The point, says BluefirePoker, is to address the issue of “whether or not Poker is a game of chance or skill,” since that issue is currently a focus of attention in most legal debates over poker. “No one in their right mind would turn down this challenge if Poker were a game based on luck,” claims Bluefire, “because the odds are so far in their favor -- putting up $1 for a chance to win $1,000,000” for one’s chosen charity.

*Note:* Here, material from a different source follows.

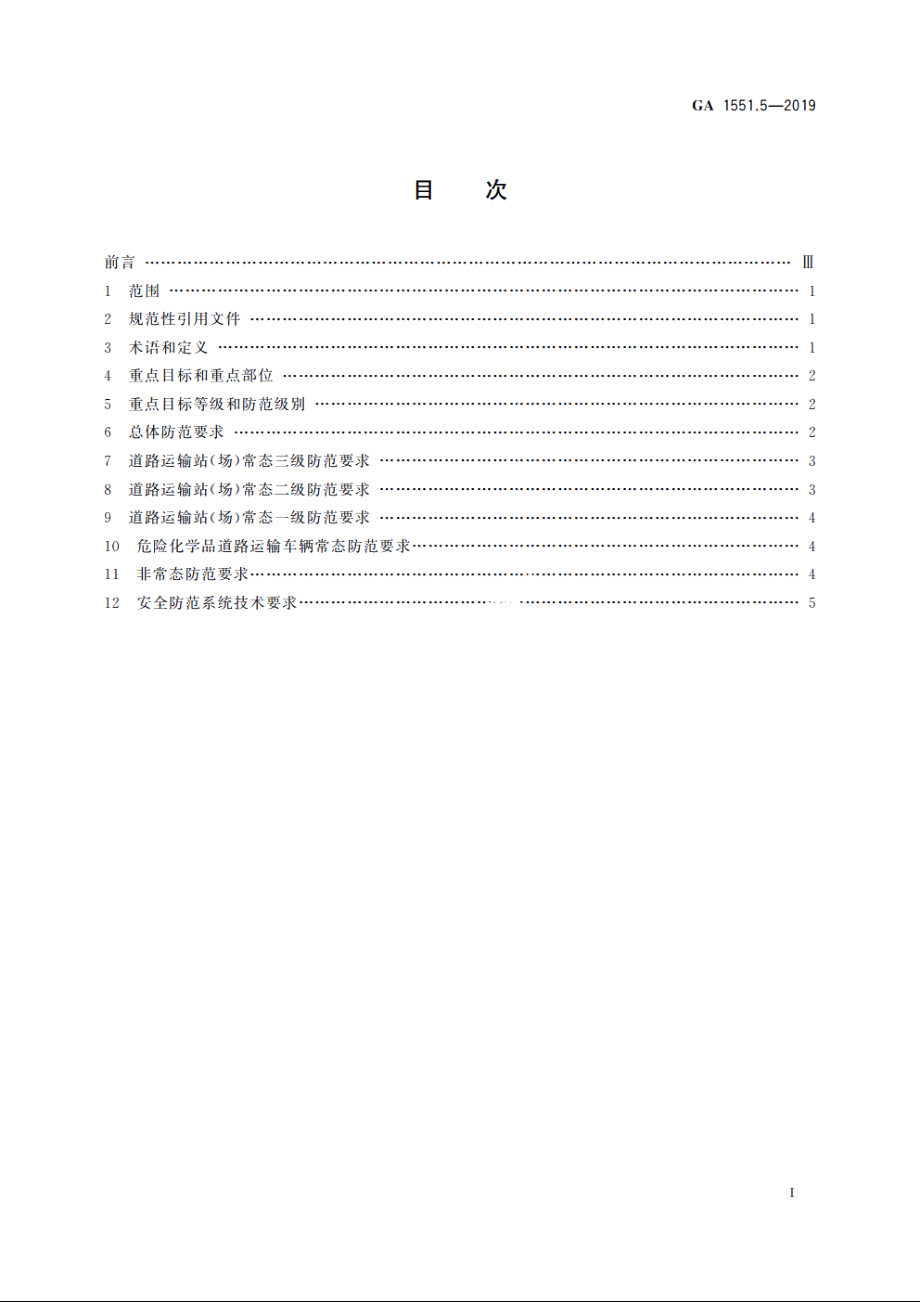 石油石化系统治安反恐防范要求　第5部分：运输企业 GA 1551.5-2019.pdf_第2页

Further details of the contest were left to be determined, although Bluefire stipulates that “the length of the game must... be long enough to demonstrate the advantage of skill because Poker prowess and experience demonstrate themselves over time.”
More than a little bit cheeky, this whole challenge thing. But it did get some national press last week, with even Fox News devoting a minute to reporting it. Fox News also spent some time reporting on dogs learning how to surf, I saw, so take that however you will. In any event, a few more of us have certainly heard of BluefirePoker now.
The discussion of the challenge on The Poker Beat was interesting, though the fellas spent way too long speculating exactly how the event would go down and how it would be viewed by the public. When Parvis came on afterwards, he sensibly noted that the challenge “is just never going to happen” -- that “there is not even a remote chance of it” actually taking place.
Indeed, BluefirePoker seems to be admitting as much when they suggest that “No one in their right mind” would refuse the challenge if it were true that poker is a luck-based game. In other words, according to BluefirePoker, by not accepting the challenge, Obama and Congress implicitly admit that poker is a skill-based game. Which appears to be the whole point here. (Whether or not it is a good point is another question.)
So if even those issuing the challenge do not mean for it actually to be accepted, it probably doesn’t make a lot of sense to discuss it as if it were.
The challenge reminds me of a short story written by Mark Twain back and published around 1870 called “Science vs. Luck.” Twain was himself a poker player, and often explicitly defended the game as a worthwhile pastime. I suppose you could say the story is in its own way a defense of card-playing, too.
In the story, Twain imagines a trial taking place in Kentucky in which a dozen boys have been arrested for gambling. The boys had been playing a card game called “seven up” and betting on the outcome, and their lawyer decides to defend them by trying to prove that the game is based on skill (or “science”) and not luck, thereby demonstrating that they were not, in fact, gambling.
Both sides argue their respective positions, but no verdict is reached. It is therefore decided (somewhat preposterously) to play it out to settle the issue. Six clergymen, all of whom want to say the game is gambling, sit down to play some “seven up” with six laymen who believe the game is based on skill (or “science”). After several hours of the clergymen getting crushed in the game, they finally return with all in agreement that the game is, indeed, based on science and not luck, and the boys are acquitted. (If you are interested, you can read the story here.)
Twain’s story is obviously a fabulous fiction, and so probably shouldn’t be read as necessarily corresponding to reality in a direct fashion. Even so, I have always found the story problematic, since it seems to me that after losing the clergymen would be more likely to call it a luck-based game than not.
I mean, really, in poker isn’t it the losers who usually call the game luck and winners who call it skill?
In fact, rather than “prove” the card game is skill-based rather than based on chance, Twain’s story seems to me more obviously to prove the futility of “playing it out” to try to determine the question.
As would the BluefirePoker challenge, yes? Not that it will ever happen.